#### [Text block]
Python 3 dict behaviors for PMap

[jtrakk]

Python 3 introduces several new behaviors for dict which have been mentioned in previous issues, but a unifying issue might be useful to the discussion.

Both of these changes are semantically significant in practice, so it might be worth documenting the behavior until a Python 3-alike version of PMap is implemented to ensure nobody gets caught unaware?

Setlike view objects

Python 3 dicts have set-like keys(), values(), and items() views. In Python 3, order does not matter when comparing these views:

{1: 2, 3: 4}.keys() == {3: 4, 1: 2}.keys()
True

and they support set operations:

In [1]: {1: 2, 3: 4}.keys() & {3: 4, 1: 2}.keys()                                                                                               
Out[1]: set([1, 3])

Maintaining key order

Since 3.7, dict keys are guaranteed to iterate in the same order in which they were added.

[tobgu]

Creating an umbrella issue may be good to keep things together although I think it would be fully reasonable to only implement parts of the characteristics described here.

Keeping the pmap behaviour close to the common dict is probably a good idea even though it has never been part of any behavioural contract to do that. As observed the behaviour differs depending on version for Python and I've chosen to stick to a behaviour close to Python 2 so far. I would not have anything against PRs moving the behaviour closer to that of recent Python 3 versions given that performance does not take a too big hit though. Especially since Python 2 is soon EOL.

I have recently done some shallow investigations into switching the underlying implementation of the pmap to make it more performant (see #160). I've tried using https://github.com/MagicStack/immutables (and hence bring in an additional dependency since I don't have the time required myself to write at HAMT or similar in C at the moment). The commit for this is on https://github.com/tobgu/pyrsistent/tree/test-different-map-implementation. Unfortunately the immutables map seg faults sporadically in some of the pmap tests. I have not dug into the root cause of these crashes (help would be much appreciated!). I could see these behavioural changes going into the same, general pmap renovation effort.

[noahbenson]

I should have mentioned this issue in pull request #243.

That pull request causes pm.keys() to return a PSet object (this seemed right—PSet already uses a PMap for its implementation under the hood, so making a PSet with the map's keys an O(1) operation).

It also returns a view object for values and items that mimic the dict_values and dict_items builtin types used by dict. I believe that these get equality right also (though note that for dict views of values, objects appear to never be equal).

Maintaining key order is totally possible with a persistent dict type but would probably take some serious work—I don't imagine such a change would be efficient unless it involved rewriting the guts of the C implementation.

@tobgu I have a lot of experience with C programming and with writing low-level HAMTs and similar data structures if you want to chat about the prospect of rewriting these data structures from scratch.

[tobgu]

Thanks @noahbenson!

Yeah, looking into a speedier implementation of PMap would be nice. It's currently bolted onto the PVector to enjoy some of perf-benefits of that low level implementation while avoiding the maintenance burden of multiple implementations for other data structures than the PVector. It would most definitely be much quicker with a proper C-implementation though. See #160 for more on the same topic.

I have not looked at https://github.com/MagicStack/immutables for quite a while. There seems to have been some activity since last so it might be worth revisiting. If it still isn't up to standards for use as underlying implementation for PMap it may be possible to contribute to that project to make it happen.

#### [Data provided]
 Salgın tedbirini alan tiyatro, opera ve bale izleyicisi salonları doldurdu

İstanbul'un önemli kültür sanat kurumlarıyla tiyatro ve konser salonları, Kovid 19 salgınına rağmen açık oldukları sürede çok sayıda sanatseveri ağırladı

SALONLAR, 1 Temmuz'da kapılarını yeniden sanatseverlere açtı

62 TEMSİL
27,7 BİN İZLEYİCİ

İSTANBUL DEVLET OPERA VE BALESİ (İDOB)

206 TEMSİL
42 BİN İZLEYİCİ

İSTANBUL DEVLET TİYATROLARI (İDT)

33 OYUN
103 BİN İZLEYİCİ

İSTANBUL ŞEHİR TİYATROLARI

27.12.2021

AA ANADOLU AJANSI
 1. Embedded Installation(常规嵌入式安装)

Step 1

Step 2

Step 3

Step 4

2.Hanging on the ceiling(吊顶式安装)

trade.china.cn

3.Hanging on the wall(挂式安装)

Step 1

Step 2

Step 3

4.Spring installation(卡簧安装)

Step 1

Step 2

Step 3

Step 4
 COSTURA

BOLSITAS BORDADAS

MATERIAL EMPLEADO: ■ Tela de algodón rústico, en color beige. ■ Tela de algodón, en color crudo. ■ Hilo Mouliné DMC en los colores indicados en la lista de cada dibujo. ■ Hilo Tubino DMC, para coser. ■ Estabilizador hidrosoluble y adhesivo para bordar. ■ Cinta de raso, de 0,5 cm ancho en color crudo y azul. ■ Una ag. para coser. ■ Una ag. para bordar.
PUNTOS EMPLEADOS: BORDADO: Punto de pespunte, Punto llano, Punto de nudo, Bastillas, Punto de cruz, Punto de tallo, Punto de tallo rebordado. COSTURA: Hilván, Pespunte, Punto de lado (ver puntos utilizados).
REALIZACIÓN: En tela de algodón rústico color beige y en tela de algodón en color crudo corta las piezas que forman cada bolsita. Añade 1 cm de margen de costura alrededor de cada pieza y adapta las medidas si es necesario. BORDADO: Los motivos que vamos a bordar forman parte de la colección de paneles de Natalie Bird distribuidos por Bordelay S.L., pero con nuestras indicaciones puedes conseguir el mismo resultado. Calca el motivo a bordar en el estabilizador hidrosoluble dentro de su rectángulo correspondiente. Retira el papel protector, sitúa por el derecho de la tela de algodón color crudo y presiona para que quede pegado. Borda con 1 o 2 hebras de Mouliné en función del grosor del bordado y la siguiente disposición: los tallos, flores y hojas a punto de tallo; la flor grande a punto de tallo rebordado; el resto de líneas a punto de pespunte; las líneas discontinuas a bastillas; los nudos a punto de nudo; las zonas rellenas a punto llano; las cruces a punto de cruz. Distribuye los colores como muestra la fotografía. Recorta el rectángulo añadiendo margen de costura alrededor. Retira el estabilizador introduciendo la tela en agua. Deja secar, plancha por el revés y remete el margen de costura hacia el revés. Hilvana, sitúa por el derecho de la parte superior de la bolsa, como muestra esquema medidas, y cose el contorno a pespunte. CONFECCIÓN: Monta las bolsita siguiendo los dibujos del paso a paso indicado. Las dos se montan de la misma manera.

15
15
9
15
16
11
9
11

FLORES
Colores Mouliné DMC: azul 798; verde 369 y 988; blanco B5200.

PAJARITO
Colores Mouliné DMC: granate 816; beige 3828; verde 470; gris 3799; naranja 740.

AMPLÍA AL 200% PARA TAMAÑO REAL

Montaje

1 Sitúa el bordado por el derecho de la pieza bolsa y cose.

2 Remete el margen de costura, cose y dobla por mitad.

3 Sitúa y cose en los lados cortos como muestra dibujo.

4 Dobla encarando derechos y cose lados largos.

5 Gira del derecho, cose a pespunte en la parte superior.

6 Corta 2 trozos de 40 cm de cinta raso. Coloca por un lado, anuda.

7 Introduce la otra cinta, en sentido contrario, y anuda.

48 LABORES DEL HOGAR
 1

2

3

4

#### [Work instruction A]
Output a passage of the PMap thread word for word, beginning at the words "Python 3 dicts" and stopping after "Out[1]: set([1, 3])".
#### [Work instruction B]
Answer these questions using the PMap thread:
(i) Since which Python version are dict keys guaranteed to iterate in the order in which they were added?
(ii) What object does pull request #243 make pm.keys() return?
(iii) What does the immutables map do sporadically in some of the pmap tests?
#### [Work instruction C]
Write the next part of the PMap thread, continuing after its last sentence.
The rows are separate material and are not part of the PMap thread.

#### [Answer A]
Python 3 dicts have set-like keys(), values(), and items() views. In Python 3, order does not matter when comparing these views:

{1: 2, 3: 4}.keys() == {3: 4, 1: 2}.keys()
True

and they support set operations:

In [1]: {1: 2, 3: 4}.keys() & {3: 4, 1: 2}.keys()                                                                                               
Out[1]: set([1, 3])

#### [Answer B]
(i) Python 3.7.
(ii) A PSet object.
(iii) It seg faults.

#### [Answer C]
In general I'm slightly worried that adding too much low level C-code (with required duplication in a pure Python version for PyPy, etc) will make the maintenance burden and barrier to entry for outside contributors higher. I personally don't have a ton of time available to spend on pyrsistent.

As for the PVector I think the performance is decent but there are probably optimizations and structural changes that would improve it further. One thing that would be interesting to look into (as discussed in #127) would be to try to reduce the places were ref. counting is needed to improve memory reuse between parent and child processes after fork for example.

[noahbenson]

I took a look at the MagicStack library earlier—IMHO it's 80% of the way there for maps? That said I didn't actually pull it and do tests or anything, so this is all based on just browsing their repo. (Also, full confession: I haven't looked closely at the pyrsistent.PVector implementation.)

One of the really useful things about the pyrsistent-like library I maintain in Julia is that PVector and PDict objects use the exact same underlying (optimized) data structure, which is just a persistent HAMT type that maps unsigned 64-bit integer hashes (the keys) to arbitrary values without any collision handling. It's made such that if you map the hash-values 0, 1, 2... to x1, x2, x3... like the x values were an array, the HAMT tree that gets returned is always the minimal depth required, just like with most persistent vector implementations I've seen. TL;DR—there's no need for there to be more than 1 data structure implemented in C; the same data structure can be optimal for both pvectors and pmaps if designed correctly.

I spent a few hours writing out some of the base code for a C extension of this kind of persistent HAMT last night, and one of my conclusions is that the whole thing can be written using only the Python.h header file; there's no need to add anything to the code that would be remotely problematic in cross-platform compilation. That said I have relatively little experience with Python C extensions (I've never tried to published one), so I'm probably underestimating the complexity.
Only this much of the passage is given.